Mais ce qui frappe avant tout c’est l’image. Dans un faux noir et blanc, le film nous emmène dans un monde quasiment monochrome où la photographie renvoie directement à la calligraphie, ainsi qu’au yin et au yang, avec des décors et costumes qui naviguent toujours entre le blanc et le noir, dans des tons gris de toute beauté. C’est un véritable plaisir à regarder, une réussite visuelle qui se révèle particulièrement impressionnante tant la maîtrise est de mise. D’autant plus que cette image presque monochrome permet d’accentuer la violence des combats, avec le sang rouge et les blessures qui ressortent particulièrement à l’écran, tandis qu’il se plaît à insister sur la grâce et la finesse des décors. La cour du Seigneur est somptueuse, comme les costumes et décors, tout s’accorde pour donner une vraie cohérence visuelle. Zhang Yimou rappelle d’ailleurs à cette occasion ses meilleures œuvres, avec une mise en scène toujours somptueuse des affrontements, comme cette technique au parapluie qui est répétée à l’infini dans l’espoir de pouvoir battre le Seigneur Yang. La grâce est de mise, en complète opposition avec la violence et la « lourdeur » du Seigneur en question, et cela donne un spectacle impressionnant où le héros joue avec la pluie. Le choix d’une colorimétrie plutôt terne profite d’ailleurs beaucoup à ces séquences puisque les gouttes de pluie se fondent parfaitement dans le sombre des costumes et des armes pour offrir des combats fluides et captivants. Sans faire preuve d’une grande originalité sur son histoire, Shadow s’en tire de la meilleure des manières grâce à l’élégance de ses images.

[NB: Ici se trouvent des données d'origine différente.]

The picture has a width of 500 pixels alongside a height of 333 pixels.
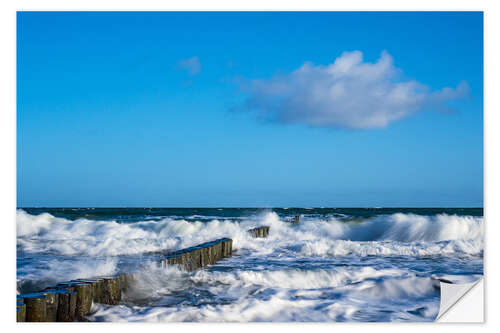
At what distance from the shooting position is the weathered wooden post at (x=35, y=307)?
341 cm

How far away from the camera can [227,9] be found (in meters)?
4.62

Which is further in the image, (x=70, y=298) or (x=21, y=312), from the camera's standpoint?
(x=70, y=298)

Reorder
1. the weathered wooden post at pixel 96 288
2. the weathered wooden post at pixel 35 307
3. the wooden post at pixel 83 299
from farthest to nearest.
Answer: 1. the weathered wooden post at pixel 96 288
2. the wooden post at pixel 83 299
3. the weathered wooden post at pixel 35 307

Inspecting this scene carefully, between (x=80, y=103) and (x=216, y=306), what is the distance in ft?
10.0

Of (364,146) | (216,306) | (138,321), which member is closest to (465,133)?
(364,146)

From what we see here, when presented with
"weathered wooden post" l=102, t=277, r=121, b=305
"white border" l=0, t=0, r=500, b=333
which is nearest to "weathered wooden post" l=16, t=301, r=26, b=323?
"white border" l=0, t=0, r=500, b=333

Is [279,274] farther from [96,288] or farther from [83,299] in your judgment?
[83,299]

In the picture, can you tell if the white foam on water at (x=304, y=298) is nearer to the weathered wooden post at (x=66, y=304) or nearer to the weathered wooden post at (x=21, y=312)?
the weathered wooden post at (x=66, y=304)

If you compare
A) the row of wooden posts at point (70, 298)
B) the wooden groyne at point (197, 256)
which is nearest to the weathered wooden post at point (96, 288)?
the row of wooden posts at point (70, 298)

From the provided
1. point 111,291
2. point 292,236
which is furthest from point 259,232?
point 111,291
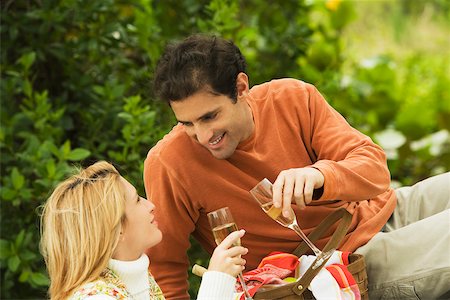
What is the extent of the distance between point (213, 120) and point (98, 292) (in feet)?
2.13

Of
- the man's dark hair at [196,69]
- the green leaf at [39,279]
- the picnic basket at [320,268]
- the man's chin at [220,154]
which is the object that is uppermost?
the man's dark hair at [196,69]

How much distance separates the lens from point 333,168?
8.66ft

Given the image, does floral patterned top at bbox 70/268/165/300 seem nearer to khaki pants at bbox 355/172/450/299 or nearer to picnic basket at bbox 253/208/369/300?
picnic basket at bbox 253/208/369/300

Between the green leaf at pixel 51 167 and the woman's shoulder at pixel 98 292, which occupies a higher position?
the woman's shoulder at pixel 98 292

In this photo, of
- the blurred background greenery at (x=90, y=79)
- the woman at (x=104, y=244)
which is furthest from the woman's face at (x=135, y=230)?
the blurred background greenery at (x=90, y=79)

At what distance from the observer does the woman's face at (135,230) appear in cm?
250

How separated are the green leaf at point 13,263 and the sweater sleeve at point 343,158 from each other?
134 centimetres

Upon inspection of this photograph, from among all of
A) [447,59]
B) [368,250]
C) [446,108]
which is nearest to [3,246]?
[368,250]

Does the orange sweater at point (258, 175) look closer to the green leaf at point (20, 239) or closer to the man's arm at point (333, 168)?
the man's arm at point (333, 168)

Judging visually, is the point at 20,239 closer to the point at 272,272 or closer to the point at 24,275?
the point at 24,275

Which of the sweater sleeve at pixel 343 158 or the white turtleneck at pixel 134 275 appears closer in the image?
the white turtleneck at pixel 134 275

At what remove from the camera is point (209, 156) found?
9.36ft

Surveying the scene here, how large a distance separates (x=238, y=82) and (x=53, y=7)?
1.40 m

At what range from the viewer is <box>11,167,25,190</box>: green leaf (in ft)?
11.7
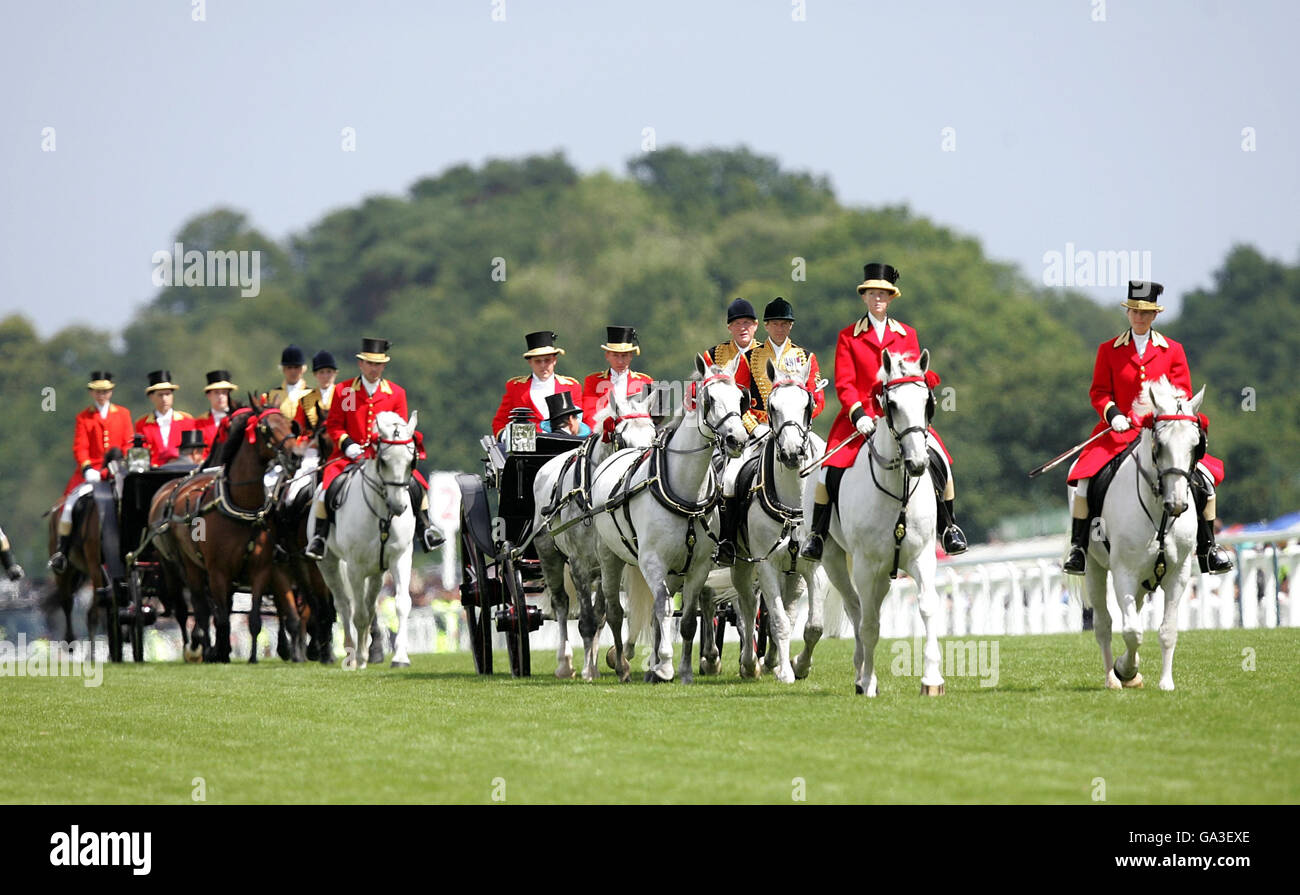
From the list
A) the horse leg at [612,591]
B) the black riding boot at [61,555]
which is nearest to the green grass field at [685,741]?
the horse leg at [612,591]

On était évidemment impatients et curieux de découvrir cette nouvelle œuvre du réalisateur chinois, et l’attente a été récompensée par un film sincère qui nous plonge dans un monde sublimé par son faux noir et blanc. Séduisant, gracieux, le film est un plaisir pour les yeux, sans manquer de nous livrer des personnages aussi fins qu’inattendus. Quelques scènes restent en mémoire grâce à de très bonnes idées de mise en scène, et si on peut pester contre les multiples rebondissements dans le dernier tiers qui finissent par provoquer des sourires devant une situation devenue improbable, Shadow est assurément un très bon film qui nous réconcilie sans mal avec Zhang Yimou.